Three multi-agent deep reinforcement learning algorithms are supported:

• DQN: Actions are {increase, maintain, decrease}
• PPO: Outputs a continuous number [-1, 1], scaled and applied. Can also use discrete actions.
• DDPG: Similar to PPO, outputs a continuous number.

Application Backend

Avaialbe as a Docker image or run locally, refer to other readme.

The Backend handles the elasticity by itself, but offers API intreface for control and information about the system.
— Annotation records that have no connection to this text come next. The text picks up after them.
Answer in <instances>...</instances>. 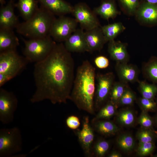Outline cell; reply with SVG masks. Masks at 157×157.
I'll list each match as a JSON object with an SVG mask.
<instances>
[{
    "mask_svg": "<svg viewBox=\"0 0 157 157\" xmlns=\"http://www.w3.org/2000/svg\"><path fill=\"white\" fill-rule=\"evenodd\" d=\"M33 75L35 91L33 103L48 99L53 104L69 99L74 79V63L62 42L57 44L44 60L35 63Z\"/></svg>",
    "mask_w": 157,
    "mask_h": 157,
    "instance_id": "cell-1",
    "label": "cell"
},
{
    "mask_svg": "<svg viewBox=\"0 0 157 157\" xmlns=\"http://www.w3.org/2000/svg\"><path fill=\"white\" fill-rule=\"evenodd\" d=\"M96 70L87 60L77 68L69 99L80 109L94 113Z\"/></svg>",
    "mask_w": 157,
    "mask_h": 157,
    "instance_id": "cell-2",
    "label": "cell"
},
{
    "mask_svg": "<svg viewBox=\"0 0 157 157\" xmlns=\"http://www.w3.org/2000/svg\"><path fill=\"white\" fill-rule=\"evenodd\" d=\"M55 16L41 6L34 15L24 22L19 23L17 32L29 39L40 38L49 35Z\"/></svg>",
    "mask_w": 157,
    "mask_h": 157,
    "instance_id": "cell-3",
    "label": "cell"
},
{
    "mask_svg": "<svg viewBox=\"0 0 157 157\" xmlns=\"http://www.w3.org/2000/svg\"><path fill=\"white\" fill-rule=\"evenodd\" d=\"M22 39L24 44L23 53L29 63H35L44 60L57 44L49 35L42 38Z\"/></svg>",
    "mask_w": 157,
    "mask_h": 157,
    "instance_id": "cell-4",
    "label": "cell"
},
{
    "mask_svg": "<svg viewBox=\"0 0 157 157\" xmlns=\"http://www.w3.org/2000/svg\"><path fill=\"white\" fill-rule=\"evenodd\" d=\"M28 63L16 50L1 53L0 73L5 74L10 80L21 73Z\"/></svg>",
    "mask_w": 157,
    "mask_h": 157,
    "instance_id": "cell-5",
    "label": "cell"
},
{
    "mask_svg": "<svg viewBox=\"0 0 157 157\" xmlns=\"http://www.w3.org/2000/svg\"><path fill=\"white\" fill-rule=\"evenodd\" d=\"M22 140L17 127L0 130V157H10L21 151Z\"/></svg>",
    "mask_w": 157,
    "mask_h": 157,
    "instance_id": "cell-6",
    "label": "cell"
},
{
    "mask_svg": "<svg viewBox=\"0 0 157 157\" xmlns=\"http://www.w3.org/2000/svg\"><path fill=\"white\" fill-rule=\"evenodd\" d=\"M78 24L74 18L59 17L53 22L49 35L56 42H64L77 28Z\"/></svg>",
    "mask_w": 157,
    "mask_h": 157,
    "instance_id": "cell-7",
    "label": "cell"
},
{
    "mask_svg": "<svg viewBox=\"0 0 157 157\" xmlns=\"http://www.w3.org/2000/svg\"><path fill=\"white\" fill-rule=\"evenodd\" d=\"M113 73L96 74V89L94 98V106L100 108L109 99L110 93L115 81Z\"/></svg>",
    "mask_w": 157,
    "mask_h": 157,
    "instance_id": "cell-8",
    "label": "cell"
},
{
    "mask_svg": "<svg viewBox=\"0 0 157 157\" xmlns=\"http://www.w3.org/2000/svg\"><path fill=\"white\" fill-rule=\"evenodd\" d=\"M72 14L81 28L85 31L101 26L97 15L85 3L76 4L73 7Z\"/></svg>",
    "mask_w": 157,
    "mask_h": 157,
    "instance_id": "cell-9",
    "label": "cell"
},
{
    "mask_svg": "<svg viewBox=\"0 0 157 157\" xmlns=\"http://www.w3.org/2000/svg\"><path fill=\"white\" fill-rule=\"evenodd\" d=\"M18 100L14 94L0 88V121L4 124L12 122L17 109Z\"/></svg>",
    "mask_w": 157,
    "mask_h": 157,
    "instance_id": "cell-10",
    "label": "cell"
},
{
    "mask_svg": "<svg viewBox=\"0 0 157 157\" xmlns=\"http://www.w3.org/2000/svg\"><path fill=\"white\" fill-rule=\"evenodd\" d=\"M134 16L142 25L149 27L157 25V4L142 1Z\"/></svg>",
    "mask_w": 157,
    "mask_h": 157,
    "instance_id": "cell-11",
    "label": "cell"
},
{
    "mask_svg": "<svg viewBox=\"0 0 157 157\" xmlns=\"http://www.w3.org/2000/svg\"><path fill=\"white\" fill-rule=\"evenodd\" d=\"M14 5L12 0L1 7L0 10V29L13 30L20 22L14 12Z\"/></svg>",
    "mask_w": 157,
    "mask_h": 157,
    "instance_id": "cell-12",
    "label": "cell"
},
{
    "mask_svg": "<svg viewBox=\"0 0 157 157\" xmlns=\"http://www.w3.org/2000/svg\"><path fill=\"white\" fill-rule=\"evenodd\" d=\"M64 46L70 52L83 53L88 51L85 31L77 28L64 42Z\"/></svg>",
    "mask_w": 157,
    "mask_h": 157,
    "instance_id": "cell-13",
    "label": "cell"
},
{
    "mask_svg": "<svg viewBox=\"0 0 157 157\" xmlns=\"http://www.w3.org/2000/svg\"><path fill=\"white\" fill-rule=\"evenodd\" d=\"M88 52L92 53L100 51L107 42L101 28V26L85 31Z\"/></svg>",
    "mask_w": 157,
    "mask_h": 157,
    "instance_id": "cell-14",
    "label": "cell"
},
{
    "mask_svg": "<svg viewBox=\"0 0 157 157\" xmlns=\"http://www.w3.org/2000/svg\"><path fill=\"white\" fill-rule=\"evenodd\" d=\"M41 6L59 17L72 13L73 6L63 0H37Z\"/></svg>",
    "mask_w": 157,
    "mask_h": 157,
    "instance_id": "cell-15",
    "label": "cell"
},
{
    "mask_svg": "<svg viewBox=\"0 0 157 157\" xmlns=\"http://www.w3.org/2000/svg\"><path fill=\"white\" fill-rule=\"evenodd\" d=\"M108 42V51L110 58L116 63H127L129 56L127 44L115 40Z\"/></svg>",
    "mask_w": 157,
    "mask_h": 157,
    "instance_id": "cell-16",
    "label": "cell"
},
{
    "mask_svg": "<svg viewBox=\"0 0 157 157\" xmlns=\"http://www.w3.org/2000/svg\"><path fill=\"white\" fill-rule=\"evenodd\" d=\"M115 69L120 81L127 84L138 81L139 71L138 67L127 63H116Z\"/></svg>",
    "mask_w": 157,
    "mask_h": 157,
    "instance_id": "cell-17",
    "label": "cell"
},
{
    "mask_svg": "<svg viewBox=\"0 0 157 157\" xmlns=\"http://www.w3.org/2000/svg\"><path fill=\"white\" fill-rule=\"evenodd\" d=\"M79 142L85 154H90L91 144L93 141L94 135L88 117H86L83 121L82 128L77 132Z\"/></svg>",
    "mask_w": 157,
    "mask_h": 157,
    "instance_id": "cell-18",
    "label": "cell"
},
{
    "mask_svg": "<svg viewBox=\"0 0 157 157\" xmlns=\"http://www.w3.org/2000/svg\"><path fill=\"white\" fill-rule=\"evenodd\" d=\"M13 30L0 29V53L16 50L19 43Z\"/></svg>",
    "mask_w": 157,
    "mask_h": 157,
    "instance_id": "cell-19",
    "label": "cell"
},
{
    "mask_svg": "<svg viewBox=\"0 0 157 157\" xmlns=\"http://www.w3.org/2000/svg\"><path fill=\"white\" fill-rule=\"evenodd\" d=\"M93 11L97 15L106 20L114 19L120 13L115 0H102L100 5L94 8Z\"/></svg>",
    "mask_w": 157,
    "mask_h": 157,
    "instance_id": "cell-20",
    "label": "cell"
},
{
    "mask_svg": "<svg viewBox=\"0 0 157 157\" xmlns=\"http://www.w3.org/2000/svg\"><path fill=\"white\" fill-rule=\"evenodd\" d=\"M37 0H18L16 6L24 21L32 17L37 11Z\"/></svg>",
    "mask_w": 157,
    "mask_h": 157,
    "instance_id": "cell-21",
    "label": "cell"
},
{
    "mask_svg": "<svg viewBox=\"0 0 157 157\" xmlns=\"http://www.w3.org/2000/svg\"><path fill=\"white\" fill-rule=\"evenodd\" d=\"M101 28L107 42L114 40L126 29L125 26L120 22L101 26Z\"/></svg>",
    "mask_w": 157,
    "mask_h": 157,
    "instance_id": "cell-22",
    "label": "cell"
},
{
    "mask_svg": "<svg viewBox=\"0 0 157 157\" xmlns=\"http://www.w3.org/2000/svg\"><path fill=\"white\" fill-rule=\"evenodd\" d=\"M95 127L98 132L105 135H114L119 131L118 127L114 123L108 120L99 121L95 124Z\"/></svg>",
    "mask_w": 157,
    "mask_h": 157,
    "instance_id": "cell-23",
    "label": "cell"
},
{
    "mask_svg": "<svg viewBox=\"0 0 157 157\" xmlns=\"http://www.w3.org/2000/svg\"><path fill=\"white\" fill-rule=\"evenodd\" d=\"M127 87V84L120 81L115 82L110 93L109 100L117 106L121 97Z\"/></svg>",
    "mask_w": 157,
    "mask_h": 157,
    "instance_id": "cell-24",
    "label": "cell"
},
{
    "mask_svg": "<svg viewBox=\"0 0 157 157\" xmlns=\"http://www.w3.org/2000/svg\"><path fill=\"white\" fill-rule=\"evenodd\" d=\"M117 143L120 149L126 152L132 150L135 145L133 138L128 134H123L119 136L117 138Z\"/></svg>",
    "mask_w": 157,
    "mask_h": 157,
    "instance_id": "cell-25",
    "label": "cell"
},
{
    "mask_svg": "<svg viewBox=\"0 0 157 157\" xmlns=\"http://www.w3.org/2000/svg\"><path fill=\"white\" fill-rule=\"evenodd\" d=\"M135 116L134 112L130 109H126L121 110L117 114V122L120 124L129 126L134 122Z\"/></svg>",
    "mask_w": 157,
    "mask_h": 157,
    "instance_id": "cell-26",
    "label": "cell"
},
{
    "mask_svg": "<svg viewBox=\"0 0 157 157\" xmlns=\"http://www.w3.org/2000/svg\"><path fill=\"white\" fill-rule=\"evenodd\" d=\"M138 83L139 90L142 97L153 99L157 93V86L143 81H138Z\"/></svg>",
    "mask_w": 157,
    "mask_h": 157,
    "instance_id": "cell-27",
    "label": "cell"
},
{
    "mask_svg": "<svg viewBox=\"0 0 157 157\" xmlns=\"http://www.w3.org/2000/svg\"><path fill=\"white\" fill-rule=\"evenodd\" d=\"M121 8L127 15L134 16L140 2L139 0H118Z\"/></svg>",
    "mask_w": 157,
    "mask_h": 157,
    "instance_id": "cell-28",
    "label": "cell"
},
{
    "mask_svg": "<svg viewBox=\"0 0 157 157\" xmlns=\"http://www.w3.org/2000/svg\"><path fill=\"white\" fill-rule=\"evenodd\" d=\"M144 72L147 77L157 83V58L153 57L145 65Z\"/></svg>",
    "mask_w": 157,
    "mask_h": 157,
    "instance_id": "cell-29",
    "label": "cell"
},
{
    "mask_svg": "<svg viewBox=\"0 0 157 157\" xmlns=\"http://www.w3.org/2000/svg\"><path fill=\"white\" fill-rule=\"evenodd\" d=\"M117 106L108 100L100 109L96 116V119H107L111 117L115 114Z\"/></svg>",
    "mask_w": 157,
    "mask_h": 157,
    "instance_id": "cell-30",
    "label": "cell"
},
{
    "mask_svg": "<svg viewBox=\"0 0 157 157\" xmlns=\"http://www.w3.org/2000/svg\"><path fill=\"white\" fill-rule=\"evenodd\" d=\"M136 136L139 142H153L156 137L151 129L144 128L138 132Z\"/></svg>",
    "mask_w": 157,
    "mask_h": 157,
    "instance_id": "cell-31",
    "label": "cell"
},
{
    "mask_svg": "<svg viewBox=\"0 0 157 157\" xmlns=\"http://www.w3.org/2000/svg\"><path fill=\"white\" fill-rule=\"evenodd\" d=\"M155 146L153 142H139L137 152L141 156L149 155L154 151Z\"/></svg>",
    "mask_w": 157,
    "mask_h": 157,
    "instance_id": "cell-32",
    "label": "cell"
},
{
    "mask_svg": "<svg viewBox=\"0 0 157 157\" xmlns=\"http://www.w3.org/2000/svg\"><path fill=\"white\" fill-rule=\"evenodd\" d=\"M135 99L136 96L135 93L128 86L121 97L118 105L122 106L131 105Z\"/></svg>",
    "mask_w": 157,
    "mask_h": 157,
    "instance_id": "cell-33",
    "label": "cell"
},
{
    "mask_svg": "<svg viewBox=\"0 0 157 157\" xmlns=\"http://www.w3.org/2000/svg\"><path fill=\"white\" fill-rule=\"evenodd\" d=\"M138 102L143 111L145 112L153 111L156 108V104L152 99L142 97L138 99Z\"/></svg>",
    "mask_w": 157,
    "mask_h": 157,
    "instance_id": "cell-34",
    "label": "cell"
},
{
    "mask_svg": "<svg viewBox=\"0 0 157 157\" xmlns=\"http://www.w3.org/2000/svg\"><path fill=\"white\" fill-rule=\"evenodd\" d=\"M110 144L107 141L101 140L98 141L94 146V151L97 155L99 157L104 156L109 149Z\"/></svg>",
    "mask_w": 157,
    "mask_h": 157,
    "instance_id": "cell-35",
    "label": "cell"
},
{
    "mask_svg": "<svg viewBox=\"0 0 157 157\" xmlns=\"http://www.w3.org/2000/svg\"><path fill=\"white\" fill-rule=\"evenodd\" d=\"M138 123L144 128L151 129L153 124V122L151 117L148 114L147 112L143 111L138 120Z\"/></svg>",
    "mask_w": 157,
    "mask_h": 157,
    "instance_id": "cell-36",
    "label": "cell"
},
{
    "mask_svg": "<svg viewBox=\"0 0 157 157\" xmlns=\"http://www.w3.org/2000/svg\"><path fill=\"white\" fill-rule=\"evenodd\" d=\"M66 123L69 128L73 130L78 129L80 124L79 118L74 115H71L68 117L66 119Z\"/></svg>",
    "mask_w": 157,
    "mask_h": 157,
    "instance_id": "cell-37",
    "label": "cell"
},
{
    "mask_svg": "<svg viewBox=\"0 0 157 157\" xmlns=\"http://www.w3.org/2000/svg\"><path fill=\"white\" fill-rule=\"evenodd\" d=\"M94 63L97 67L101 69L107 68L109 64L108 58L103 56H99L97 57L94 60Z\"/></svg>",
    "mask_w": 157,
    "mask_h": 157,
    "instance_id": "cell-38",
    "label": "cell"
},
{
    "mask_svg": "<svg viewBox=\"0 0 157 157\" xmlns=\"http://www.w3.org/2000/svg\"><path fill=\"white\" fill-rule=\"evenodd\" d=\"M122 155L120 153L117 151H113L108 156L109 157H121Z\"/></svg>",
    "mask_w": 157,
    "mask_h": 157,
    "instance_id": "cell-39",
    "label": "cell"
},
{
    "mask_svg": "<svg viewBox=\"0 0 157 157\" xmlns=\"http://www.w3.org/2000/svg\"><path fill=\"white\" fill-rule=\"evenodd\" d=\"M147 2L154 4H157V0H142Z\"/></svg>",
    "mask_w": 157,
    "mask_h": 157,
    "instance_id": "cell-40",
    "label": "cell"
},
{
    "mask_svg": "<svg viewBox=\"0 0 157 157\" xmlns=\"http://www.w3.org/2000/svg\"><path fill=\"white\" fill-rule=\"evenodd\" d=\"M5 3V0H0L1 7L4 6Z\"/></svg>",
    "mask_w": 157,
    "mask_h": 157,
    "instance_id": "cell-41",
    "label": "cell"
},
{
    "mask_svg": "<svg viewBox=\"0 0 157 157\" xmlns=\"http://www.w3.org/2000/svg\"><path fill=\"white\" fill-rule=\"evenodd\" d=\"M155 122L156 124L157 125V115H156L155 118Z\"/></svg>",
    "mask_w": 157,
    "mask_h": 157,
    "instance_id": "cell-42",
    "label": "cell"
}]
</instances>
API Endpoints that are supported

Endpoint	Method	Description	Request Body	Response
/start	POST	Starts the inference process	None	{ "message": "Inference started" }
/stop	POST	Stops the inference process	None	{ "message": "Inference stopped" }
/set_resources	POST	Sets the maximum CPU resources	{ "resources": int }	{ "message": "Resources set to {resources}" }
/set_interval	POST	Sets the interval between actions	{ "interval": int }	{ "message": "Interval set to {interval}" }
/set_dqn_algorithm	POST	Sets the algorithm to DQN	None	{ "message": "DQN algorithm set" }
/set_ppo_algorithm	POST	Sets the algorithm to PPO	None	{ "message": "PPO algorithm set" }
/set_ddpg_algorithm	POST	Sets the algorithm to DDPG	None	{ "message": "DDPG algorithm set" }
/set_default_limits	POST	Sets the default CPU limits	None	{ "message": "Default limits set" }
/status	GET	Gets the status of the inference process	None	{ "status": bool }
/algorithm	GET	Gets the current algorithm being used	None	{ "algorithm": "ppo" OR "dqn" OR "ddpg" }
/resources	GET	Gets the current maximum CPU resources	None	{ "resources": int }
/interval	GET	Gets the current action interval	None	{ "interval": int }

Frontend

For the frontend that is connected to the above aforementioned Backend, refer to the following repository.

Citation

Please cite our paper as follows:

@article{Prodanov2025,
title = {Multi-agent Reinforcement Learning-based In-place Scaling Engine for Edge-cloud Systems},
journal = {IEEE Cloud},
year = {2025},
doi = {https://doi.org/10.48550/arXiv.2507.07671},
url = {[https://arxiv.org/abs/2507.07671v1]},
author = {Jovan Prodanov and Blaž Bertalanič and Carolina Fortuna and Shih-Kai Chou and Matjaž Branko Jurič and Ramon Sanchez-Iborra and Jernej Hribar}
}

Acknowledgment

This work was funded in part by the Slovenian Research Agency (grants P2-0016 and MN-0009-106), by grant PID2023-148104OB-C43 funded by MICIU/AEI/10.13039/501100011033 and co-funded by ERDF/EU, by the European Commission NANCY project (No. 101096456), and by the HORIZON-MSCA-PF project TimeSmart (No. 101063721).

Notes

• Ensure all containers are running the same Python version.
• In Kubernetes, it is recommended to disable swap with sudo swapoff -a on all nodes to maximize resource utilization. All deployments should have CPU and memory limits set.